You may already know all about YouTube. Founded a year ago, YouTube has become a prime online destination for streaming video entertainment. It has also become a prime destination for copyright infringement, as many of the videos uploaded are video captures of copyrighted material originally shown on television. This makes the copyright holders upset from time to time, and they start sending threatening letters. NBC demanded that YouTube stop hosting "Lazy Sunday," a rap video spoof done by Saturday Night Live’s Chris Parnell and Andy Samberg. The clip originally aired in December, but it a was captured and uploaded to YouTube without NBC’s authorization. It was an online hit.HangZhou Night Net

Within the halls of the Temple of Web 2.0, YouTube is a victim. It has been argued that the people-powered nature of the site should lead copyright holders to realize YouTube’s promotional potential. But as a company that’s being built for acquisition (few, I doubt, believe otherwise), idealism isn’t enough to convince deep pockets. What exactly is YouTube’s business model? If Jason Calacanis is to be believed, YouTube isn’t even a "real business," but a "silly, little business that anyone could setup in a week." It’s built on piracy, he argues, and that’s not a business model.

Without a doubt, the copyright infringement problem at YouTube is significant, and the company is trying to address it. This week they have announced a new "Premium Content Program" aimed at reducing the amount of pirated material on their site. The program creates a new level of membership that is required for users who wish to post video that are longer than 10 minutes in length.

"[I]f you’ve followed our blog postings or any of the press articles, you know we’re constantly trying to balance the rights of copyright owners with the rights of our users," the company said in a statement. "We did some analysis of the videos in our system over 10 minutes in length, and we found the overwhelming majority of them were full length, copyrighted videos from tv shows and movies. However, we also recognize that there are legit content creators out there who may have videos over 10 mins, so we’ve created a Premium Content Program for those of you with professional-produced videos."

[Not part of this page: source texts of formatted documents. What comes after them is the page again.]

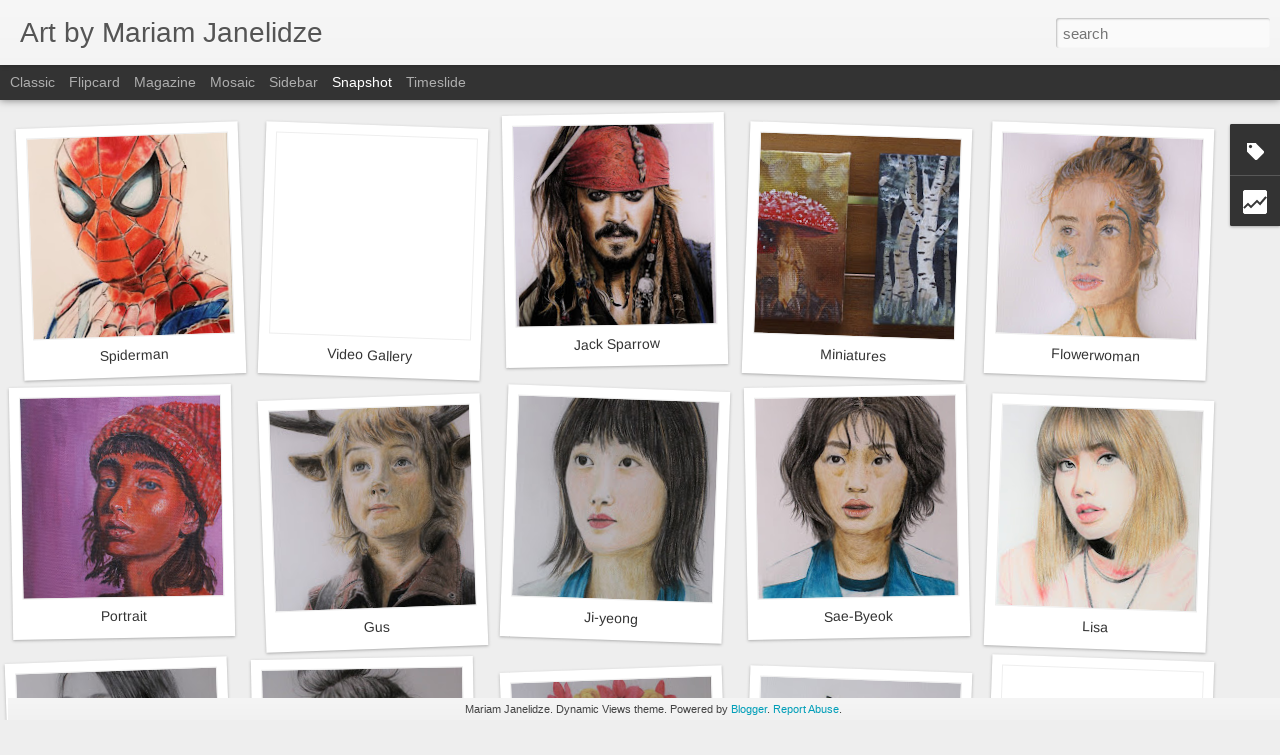

--- FILE ---
content_type: text/html; charset=UTF-8
request_url: https://artbymariam.blogspot.com/b/stats?style=BLACK_TRANSPARENT&timeRange=ALL_TIME&token=APq4FmAhdTVpceWUCCWdfYLOUqx4xmo6jUC9dffOBzXJKVWb5rt9BT4TSzPDixXsphAvxiAUCUmnOshA-pC0cur13JdMRJJhGg&v=0&action=initial&widgetId=Stats1&responseType=js
body_size: -66
content:
{"total":5133,"sparklineOptions":{"backgroundColor":{"fillOpacity":0.1,"fill":"#000000"},"series":[{"areaOpacity":0.3,"color":"#202020"}]},"sparklineData":[[0,0],[1,0],[2,0],[3,5],[4,0],[5,0],[6,5],[7,0],[8,0],[9,0],[10,15],[11,5],[12,0],[13,0],[14,0],[15,0],[16,0],[17,10],[18,5],[19,80],[20,5],[21,0],[22,5],[23,0],[24,5],[25,0],[26,0],[27,5],[28,0],[29,10]],"nextTickMs":3600000}

--- FILE ---
content_type: text/html; charset=UTF-8
request_url: https://artbymariam.blogspot.com/b/stats?style=BLACK_TRANSPARENT&timeRange=ALL_TIME&token=APq4FmBlPMvt_JKIQtKa3-5xr9xtu5lWzJi6FzUHgQew2Wd-FlAONV9v8InCW50NJfr4pbEyUQiizoiCJLnkALTKmBwzTSSC6Q&v=0&action=initial&widgetId=Stats1&responseType=js
body_size: -69
content:
{"total":5133,"sparklineOptions":{"backgroundColor":{"fillOpacity":0.1,"fill":"#000000"},"series":[{"areaOpacity":0.3,"color":"#202020"}]},"sparklineData":[[0,0],[1,0],[2,0],[3,5],[4,0],[5,0],[6,5],[7,0],[8,0],[9,0],[10,15],[11,5],[12,0],[13,0],[14,0],[15,0],[16,0],[17,10],[18,5],[19,80],[20,5],[21,0],[22,5],[23,0],[24,5],[25,0],[26,0],[27,5],[28,0],[29,10]],"nextTickMs":3600000}

--- FILE ---
content_type: text/javascript; charset=UTF-8
request_url: https://artbymariam.blogspot.com/?v=0&action=initial&widgetId=Stats1&responseType=js&xssi_token=AOuZoY5DaJ0TyEIuqsoqnEEgk2oy_bmRug%3A1768857269631
body_size: -9
content:
try {
_WidgetManager._HandleControllerResult('Stats1', 'initial',{'title': 'Total Pageviews', 'showGraphicalCounter': false, 'showAnimatedCounter': false, 'showSparkline': true, 'statsUrl': '//artbymariam.blogspot.com/b/stats?style\x3dBLACK_TRANSPARENT\x26timeRange\x3dALL_TIME\x26token\x3dAPq4FmBlPMvt_JKIQtKa3-5xr9xtu5lWzJi6FzUHgQew2Wd-FlAONV9v8InCW50NJfr4pbEyUQiizoiCJLnkALTKmBwzTSSC6Q'});
} catch (e) {
  if (typeof log != 'undefined') {
    log('HandleControllerResult failed: ' + e);
  }
}


--- FILE ---
content_type: text/javascript; charset=UTF-8
request_url: https://artbymariam.blogspot.com/?v=0&action=initial&widgetId=Label1&responseType=js&xssi_token=AOuZoY5DaJ0TyEIuqsoqnEEgk2oy_bmRug%3A1768857269631
body_size: 33
content:
try {
_WidgetManager._HandleControllerResult('Label1', 'initial',{'title': 'Categories', 'display': 'cloud', 'showFreqNumbers': true, 'labels': [{'name': 'colored pencil', 'count': 13, 'cssSize': 5, 'url': 'https://artbymariam.blogspot.com/search/label/colored%20pencil'}, {'name': 'animals', 'count': 6, 'cssSize': 4, 'url': 'https://artbymariam.blogspot.com/search/label/animals'}, {'name': 'fictional character', 'count': 6, 'cssSize': 4, 'url': 'https://artbymariam.blogspot.com/search/label/fictional%20character'}, {'name': 'portrait', 'count': 5, 'cssSize': 4, 'url': 'https://artbymariam.blogspot.com/search/label/portrait'}, {'name': 'acrylic', 'count': 3, 'cssSize': 3, 'url': 'https://artbymariam.blogspot.com/search/label/acrylic'}, {'name': 'pencil', 'count': 3, 'cssSize': 3, 'url': 'https://artbymariam.blogspot.com/search/label/pencil'}, {'name': 'still life', 'count': 3, 'cssSize': 3, 'url': 'https://artbymariam.blogspot.com/search/label/still%20life'}, {'name': 'nature', 'count': 2, 'cssSize': 2, 'url': 'https://artbymariam.blogspot.com/search/label/nature'}, {'name': 'watercolor', 'count': 2, 'cssSize': 2, 'url': 'https://artbymariam.blogspot.com/search/label/watercolor'}, {'name': 'superhero', 'count': 1, 'cssSize': 1, 'url': 'https://artbymariam.blogspot.com/search/label/superhero'}]});
} catch (e) {
  if (typeof log != 'undefined') {
    log('HandleControllerResult failed: ' + e);
  }
}


--- FILE ---
content_type: text/javascript; charset=UTF-8
request_url: https://artbymariam.blogspot.com/?v=0&action=initial&widgetId=Stats1&responseType=js&xssi_token=AOuZoY5DaJ0TyEIuqsoqnEEgk2oy_bmRug%3A1768857269631
body_size: -8
content:
try {
_WidgetManager._HandleControllerResult('Stats1', 'initial',{'title': 'Total Pageviews', 'showGraphicalCounter': false, 'showAnimatedCounter': false, 'showSparkline': true, 'statsUrl': '//artbymariam.blogspot.com/b/stats?style\x3dBLACK_TRANSPARENT\x26timeRange\x3dALL_TIME\x26token\x3dAPq4FmAhdTVpceWUCCWdfYLOUqx4xmo6jUC9dffOBzXJKVWb5rt9BT4TSzPDixXsphAvxiAUCUmnOshA-pC0cur13JdMRJJhGg'});
} catch (e) {
  if (typeof log != 'undefined') {
    log('HandleControllerResult failed: ' + e);
  }
}


--- FILE ---
content_type: text/javascript; charset=UTF-8
request_url: https://artbymariam.blogspot.com/?v=0&action=initial&widgetId=Label1&responseType=js&xssi_token=AOuZoY5DaJ0TyEIuqsoqnEEgk2oy_bmRug%3A1768857269631
body_size: 112
content:
try {
_WidgetManager._HandleControllerResult('Label1', 'initial',{'title': 'Categories', 'display': 'cloud', 'showFreqNumbers': true, 'labels': [{'name': 'colored pencil', 'count': 13, 'cssSize': 5, 'url': 'https://artbymariam.blogspot.com/search/label/colored%20pencil'}, {'name': 'animals', 'count': 6, 'cssSize': 4, 'url': 'https://artbymariam.blogspot.com/search/label/animals'}, {'name': 'fictional character', 'count': 6, 'cssSize': 4, 'url': 'https://artbymariam.blogspot.com/search/label/fictional%20character'}, {'name': 'portrait', 'count': 5, 'cssSize': 4, 'url': 'https://artbymariam.blogspot.com/search/label/portrait'}, {'name': 'acrylic', 'count': 3, 'cssSize': 3, 'url': 'https://artbymariam.blogspot.com/search/label/acrylic'}, {'name': 'pencil', 'count': 3, 'cssSize': 3, 'url': 'https://artbymariam.blogspot.com/search/label/pencil'}, {'name': 'still life', 'count': 3, 'cssSize': 3, 'url': 'https://artbymariam.blogspot.com/search/label/still%20life'}, {'name': 'nature', 'count': 2, 'cssSize': 2, 'url': 'https://artbymariam.blogspot.com/search/label/nature'}, {'name': 'watercolor', 'count': 2, 'cssSize': 2, 'url': 'https://artbymariam.blogspot.com/search/label/watercolor'}, {'name': 'superhero', 'count': 1, 'cssSize': 1, 'url': 'https://artbymariam.blogspot.com/search/label/superhero'}]});
} catch (e) {
  if (typeof log != 'undefined') {
    log('HandleControllerResult failed: ' + e);
  }
}
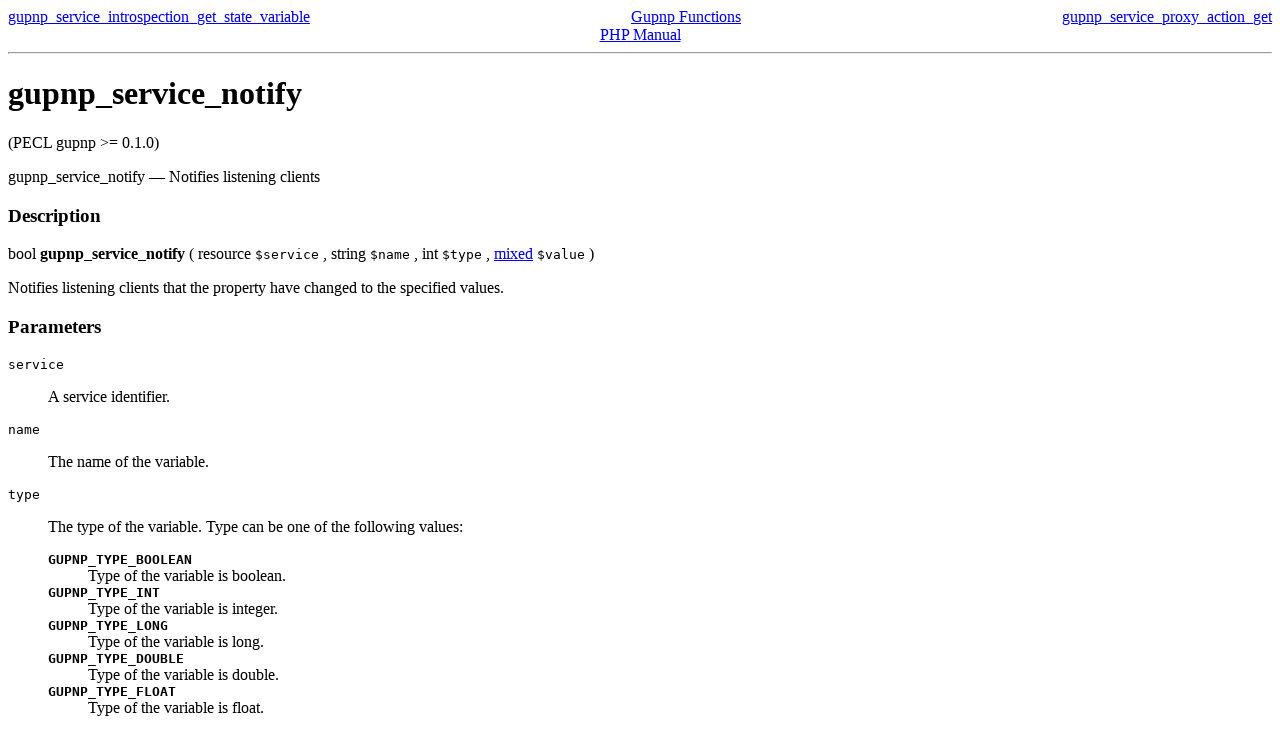

--- FILE ---
content_type: text/html
request_url: http://micmap.org/php-by-example/manual/en/function.gupnp-service-notify.html
body_size: 1391
content:
<!DOCTYPE HTML PUBLIC "-//W3C//DTD HTML 4.01 Transitional//EN" "http://www.w3.org/TR/html4/loose.dtd">
<html>
 <head>
  <meta http-equiv="content-type" content="text/html; charset=UTF-8">
  <title>Notifies listening clients</title>

 </head>
 <body><div class="manualnavbar" style="text-align: center;">
 <div class="prev" style="text-align: left; float: left;"><a href="function.gupnp-service-introspection-get-state-variable.html">gupnp_service_introspection_get_state_variable</a></div>
 <div class="next" style="text-align: right; float: right;"><a href="function.gupnp-service-proxy-action-get.html">gupnp_service_proxy_action_get</a></div>
 <div class="up"><a href="ref.gupnp.html">Gupnp Functions</a></div>
 <div class="home"><a href="index.html">PHP Manual</a></div>
</div><hr /><div id="function.gupnp-service-notify" class="refentry">
 <div class="refnamediv">
  <h1 class="refname">gupnp_service_notify</h1>
  <p class="verinfo">(PECL gupnp &gt;= 0.1.0)</p><p class="refpurpose"><span class="refname">gupnp_service_notify</span> &mdash; <span class="dc-title">Notifies listening clients</span></p>

 </div>

 <div class="refsect1 description" id="refsect1-function.gupnp-service-notify-description">
  <h3 class="title">Description</h3>
  <div class="methodsynopsis dc-description">
   <span class="type">bool</span> <span class="methodname"><strong>gupnp_service_notify</strong></span>
    ( <span class="methodparam"><span class="type">resource</span> <code class="parameter">$service</code></span>
   , <span class="methodparam"><span class="type">string</span> <code class="parameter">$name</code></span>
   , <span class="methodparam"><span class="type">int</span> <code class="parameter">$type</code></span>
   , <span class="methodparam"><span class="type"><a href="language.pseudo-types.html#language.types.mixed" class="type mixed">mixed</a></span> <code class="parameter">$value</code></span>
   )</div>

  <p class="para rdfs-comment">
   Notifies listening clients that the property have changed to the specified values.
  </p>
 </div>


 <div class="refsect1 parameters" id="refsect1-function.gupnp-service-notify-parameters">
  <h3 class="title">Parameters</h3>
  <p class="para">
   <dl>

    
     <dt>
<code class="parameter">service</code></dt>

     <dd>

      <p class="para">
       A service identifier.
      </p>
     </dd>

    
    
     <dt>
<code class="parameter">name</code></dt>

     <dd>

      <p class="para">
       The name of the variable.
      </p>
     </dd>

    
    
     <dt>
<code class="parameter">type</code></dt>

     <dd>

      <p class="para">
       The type of the variable. Type can be one of the following values:
       <dl>

        
         <dt>
<strong><code>GUPNP_TYPE_BOOLEAN</code></strong></dt>

         <dd>

          <span class="simpara">
           Type of the variable is boolean.
          </span>
         </dd>

        
        
         <dt>
<strong><code>GUPNP_TYPE_INT</code></strong></dt>

         <dd>

          <span class="simpara">
           Type of the variable is integer.
          </span>
         </dd>

        
        
         <dt>
<strong><code>GUPNP_TYPE_LONG</code></strong></dt>

         <dd>

          <span class="simpara">
           Type of the variable is long.
          </span>
         </dd>

        
        
         <dt>
<strong><code>GUPNP_TYPE_DOUBLE</code></strong></dt>

         <dd>

          <span class="simpara">
           Type of the variable is double.
          </span>
         </dd>

        
        
         <dt>
<strong><code>GUPNP_TYPE_FLOAT</code></strong></dt>

         <dd>

          <span class="simpara">
           Type of the variable is float.
          </span>
         </dd>

        
        
         <dt>
<strong><code>GUPNP_TYPE_STRING</code></strong></dt>

         <dd>

          <span class="simpara">
           Type of the variable is string.
          </span>
         </dd>

        
       </dl>

      </p>
     </dd>

    
    
     <dt>
<code class="parameter">value</code></dt>

     <dd>

      <p class="para">
       The value of the variable.
      </p>
     </dd>

    
   </dl>

  </p>
 </div>


 <div class="refsect1 returnvalues" id="refsect1-function.gupnp-service-notify-returnvalues">
  <h3 class="title">Return Values</h3>
  <p class="para">
   Returns <strong><code>TRUE</code></strong> on success or <strong><code>FALSE</code></strong> on failure.
  </p>
 </div>


 <div class="refsect1 errors" id="refsect1-function.gupnp-service-notify-errors">
  <h3 class="title">Errors/Exceptions</h3>
  <p class="para">
   Issues E_WARNING with either not correctly defined type of the variable or the value is not corresponding to the defined type. 
  </p>
 </div>

 
 <div class="refsect1 seealso" id="refsect1-function.gupnp-service-notify-seealso">
  <h3 class="title">See Also</h3>
  <p class="para">
   <ul class="simplelist">
    <li class="member"><span class="function"><a href="function.gupnp-service-freeze-notify.html" class="function" rel="rdfs-seeAlso">gupnp_service_freeze_notify()</a> - Freeze new notifications</span></li>
    <li class="member"><span class="function"><a href="function.gupnp-service-thaw-notify.html" class="function" rel="rdfs-seeAlso">gupnp_service_thaw_notify()</a> - Sends out any pending notifications and stops queuing of new ones.</span></li>
   </ul>
  </p>
 </div>


</div><hr /><div class="manualnavbar" style="text-align: center;">
 <div class="prev" style="text-align: left; float: left;"><a href="function.gupnp-service-introspection-get-state-variable.html">gupnp_service_introspection_get_state_variable</a></div>
 <div class="next" style="text-align: right; float: right;"><a href="function.gupnp-service-proxy-action-get.html">gupnp_service_proxy_action_get</a></div>
 <div class="up"><a href="ref.gupnp.html">Gupnp Functions</a></div>
 <div class="home"><a href="index.html">PHP Manual</a></div>
</div></body></html>
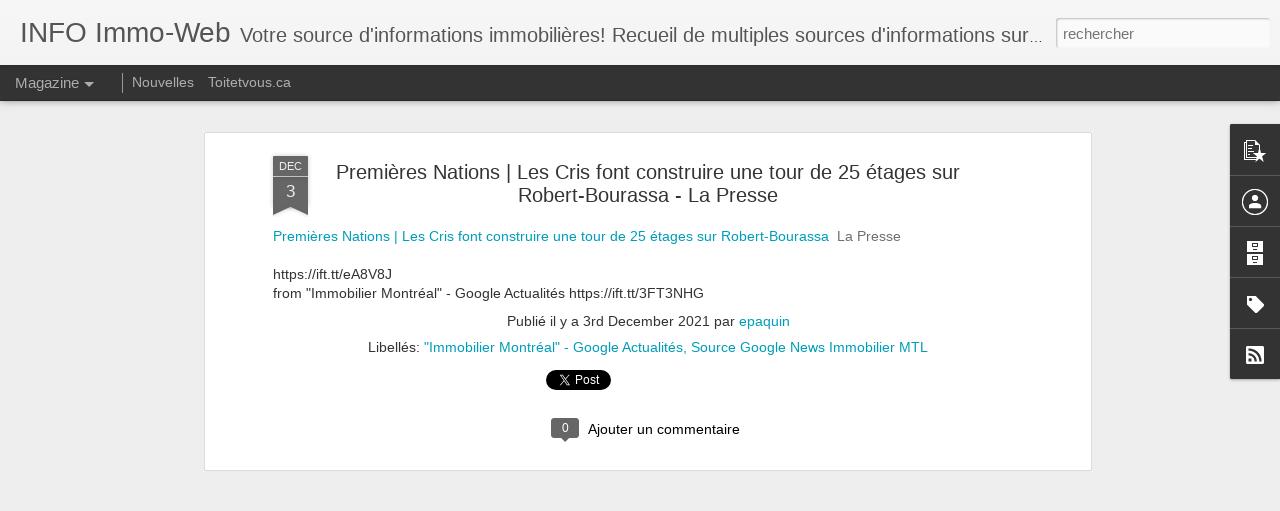

--- FILE ---
content_type: text/javascript; charset=UTF-8
request_url: https://www.epaquin.info/?v=0&action=initial&widgetId=Label1&responseType=js&xssi_token=AOuZoY4newVOptCLutBKWO6IRGALGTo6OQ%3A1769840628012
body_size: 1005
content:
try {
_WidgetManager._HandleControllerResult('Label1', 'initial',{'title': 'Libell\xe9s', 'display': 'list', 'showFreqNumbers': false, 'labels': [{'name': '\x26quot;domotique', 'count': 62, 'cssSize': 3, 'url': 'https://www.epaquin.info/search/label/%22domotique'}, {'name': '\x26quot;Immobilier Montr\xe9al\x26quot; - Google Actualit\xe9s', 'count': 25474, 'cssSize': 5, 'url': 'https://www.epaquin.info/search/label/%22Immobilier%20Montr%C3%A9al%22%20-%20Google%20Actualit%C3%A9s'}, {'name': '\x26quot;real estate montreal\x26quot; - Google Actualit\xe9s', 'count': 148, 'cssSize': 3, 'url': 'https://www.epaquin.info/search/label/%22real%20estate%20montreal%22%20-%20Google%20Actualit%C3%A9s'}, {'name': 'ACI', 'count': 21, 'cssSize': 2, 'url': 'https://www.epaquin.info/search/label/ACI'}, {'name': 'Blogue Immobilier : conseils et astuces', 'count': 203, 'cssSize': 3, 'url': 'https://www.epaquin.info/search/label/Blogue%20Immobilier%20%3A%20conseils%20et%20astuces'}, {'name': 'canada - Google News', 'count': 139, 'cssSize': 3, 'url': 'https://www.epaquin.info/search/label/canada%20-%20Google%20News'}, {'name': 'canada\x26quot; - Google Actualit\xe9s', 'count': 62, 'cssSize': 3, 'url': 'https://www.epaquin.info/search/label/canada%22%20-%20Google%20Actualit%C3%A9s'}, {'name': 'Canadian Mortgage Professional', 'count': 1868, 'cssSize': 4, 'url': 'https://www.epaquin.info/search/label/Canadian%20Mortgage%20Professional'}, {'name': 'Communiqu\xe9s de la SCHL \u2013 March\xe9 de l\x26#39;habitation', 'count': 9, 'cssSize': 2, 'url': 'https://www.epaquin.info/search/label/Communiqu%C3%A9s%20de%20la%20SCHL%20%E2%80%93%20March%C3%A9%20de%20l%27habitation'}, {'name': 'domotique', 'count': 139, 'cssSize': 3, 'url': 'https://www.epaquin.info/search/label/domotique'}, {'name': 'Domotique - Google News', 'count': 23, 'cssSize': 2, 'url': 'https://www.epaquin.info/search/label/Domotique%20-%20Google%20News'}, {'name': 'Emmanuel Paquin', 'count': 1, 'cssSize': 1, 'url': 'https://www.epaquin.info/search/label/Emmanuel%20Paquin'}, {'name': 'Esprit Riche', 'count': 142, 'cssSize': 3, 'url': 'https://www.epaquin.info/search/label/Esprit%20Riche'}, {'name': 'FCIQ TV', 'count': 2, 'cssSize': 1, 'url': 'https://www.epaquin.info/search/label/FCIQ%20TV'}, {'name': 'F\xe9d\xe9ration des chambres immobili\xe8res du Qu\xe9bec', 'count': 212, 'cssSize': 3, 'url': 'https://www.epaquin.info/search/label/F%C3%A9d%C3%A9ration%20des%20chambres%20immobili%C3%A8res%20du%20Qu%C3%A9bec'}, {'name': 'Google Actualit\xe9s', 'count': 135, 'cssSize': 3, 'url': 'https://www.epaquin.info/search/label/Google%20Actualit%C3%A9s'}, {'name': 'Guide You Home', 'count': 474, 'cssSize': 3, 'url': 'https://www.epaquin.info/search/label/Guide%20You%20Home'}, {'name': 'Guide Your Home', 'count': 212, 'cssSize': 3, 'url': 'https://www.epaquin.info/search/label/Guide%20Your%20Home'}, {'name': 'IFTTT', 'count': 224, 'cssSize': 3, 'url': 'https://www.epaquin.info/search/label/IFTTT'}, {'name': 'Immobilier \u2013 Mieux Investir', 'count': 37, 'cssSize': 2, 'url': 'https://www.epaquin.info/search/label/Immobilier%20%E2%80%93%20Mieux%20Investir'}, {'name': 'Immobilier Archives - Mieux Investir', 'count': 3, 'cssSize': 1, 'url': 'https://www.epaquin.info/search/label/Immobilier%20Archives%20-%20Mieux%20Investir'}, {'name': 'Immobilier Montr\xe9al - Google News', 'count': 367, 'cssSize': 3, 'url': 'https://www.epaquin.info/search/label/Immobilier%20Montr%C3%A9al%20-%20Google%20News'}, {'name': 'Info Immo', 'count': 66, 'cssSize': 3, 'url': 'https://www.epaquin.info/search/label/Info%20Immo'}, {'name': 'Info-immo', 'count': 31, 'cssSize': 2, 'url': 'https://www.epaquin.info/search/label/Info-immo'}, {'name': 'Jeune investisseur immobilier', 'count': 44, 'cssSize': 2, 'url': 'https://www.epaquin.info/search/label/Jeune%20investisseur%20immobilier'}, {'name': 'Les mordus d\x26#39;immobilier', 'count': 15, 'cssSize': 2, 'url': 'https://www.epaquin.info/search/label/Les%20mordus%20d%27immobilier'}, {'name': 'Lesaffaires.com - Joanie Fontaine', 'count': 75, 'cssSize': 3, 'url': 'https://www.epaquin.info/search/label/Lesaffaires.com%20-%20Joanie%20Fontaine'}, {'name': 'maison', 'count': 201, 'cssSize': 3, 'url': 'https://www.epaquin.info/search/label/maison'}, {'name': 'Mordus d\x26#39;Immobilier', 'count': 2, 'cssSize': 1, 'url': 'https://www.epaquin.info/search/label/Mordus%20d%27Immobilier'}, {'name': 'Mortgage Broker News', 'count': 2540, 'cssSize': 4, 'url': 'https://www.epaquin.info/search/label/Mortgage%20Broker%20News'}, {'name': 'Nouvelles et actualit\xe9s \xe9conomiques et boursi\xe8res', 'count': 18, 'cssSize': 2, 'url': 'https://www.epaquin.info/search/label/Nouvelles%20et%20actualit%C3%A9s%20%C3%A9conomiques%20et%20boursi%C3%A8res'}, {'name': 'Olivier Seban', 'count': 55, 'cssSize': 3, 'url': 'https://www.epaquin.info/search/label/Olivier%20Seban'}, {'name': 'par Steve Forget', 'count': 3, 'cssSize': 1, 'url': 'https://www.epaquin.info/search/label/par%20Steve%20Forget'}, {'name': 'RE/MAX Canada', 'count': 2719, 'cssSize': 4, 'url': 'https://www.epaquin.info/search/label/RE%2FMAX%20Canada'}, {'name': 'real estate montreal - Google News', 'count': 1917, 'cssSize': 4, 'url': 'https://www.epaquin.info/search/label/real%20estate%20montreal%20-%20Google%20News'}, {'name': 'REMAX Canada', 'count': 65, 'cssSize': 3, 'url': 'https://www.epaquin.info/search/label/REMAX%20Canada'}, {'name': 'Source Google News Immobilier MTL', 'count': 25965, 'cssSize': 5, 'url': 'https://www.epaquin.info/search/label/Source%20Google%20News%20Immobilier%20MTL'}, {'name': 'Source Google News Real Estate MTL', 'count': 2065, 'cssSize': 4, 'url': 'https://www.epaquin.info/search/label/Source%20Google%20News%20Real%20Estate%20MTL'}, {'name': 'Source Google News: Domotique', 'count': 235, 'cssSize': 3, 'url': 'https://www.epaquin.info/search/label/Source%20Google%20News%3A%20Domotique'}, {'name': 'YouTube', 'count': 17, 'cssSize': 2, 'url': 'https://www.epaquin.info/search/label/YouTube'}]});
} catch (e) {
  if (typeof log != 'undefined') {
    log('HandleControllerResult failed: ' + e);
  }
}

Clearly the hope is that the 10-minute limitation will result in most TV shows and other longer programs staying off of YouTube. Will the free-wheelin’ copyright infringement come to a close? It’s doubtful, because a 10 minute limitation doesn’t really stop people from uploading unauthorized content. After all, Napoleon Dynamite is 82 minutes long, and YouTube is packed with ripped scenes and satires, a good portion of which are not examples of fair use. But now, YouTube is giving it the old college try. The popularity of the site doesn’t hinge on the portion of its contents that derive from infringement, but a YouTube sans TV and movie clips is a different YouTube than some of its users are used to.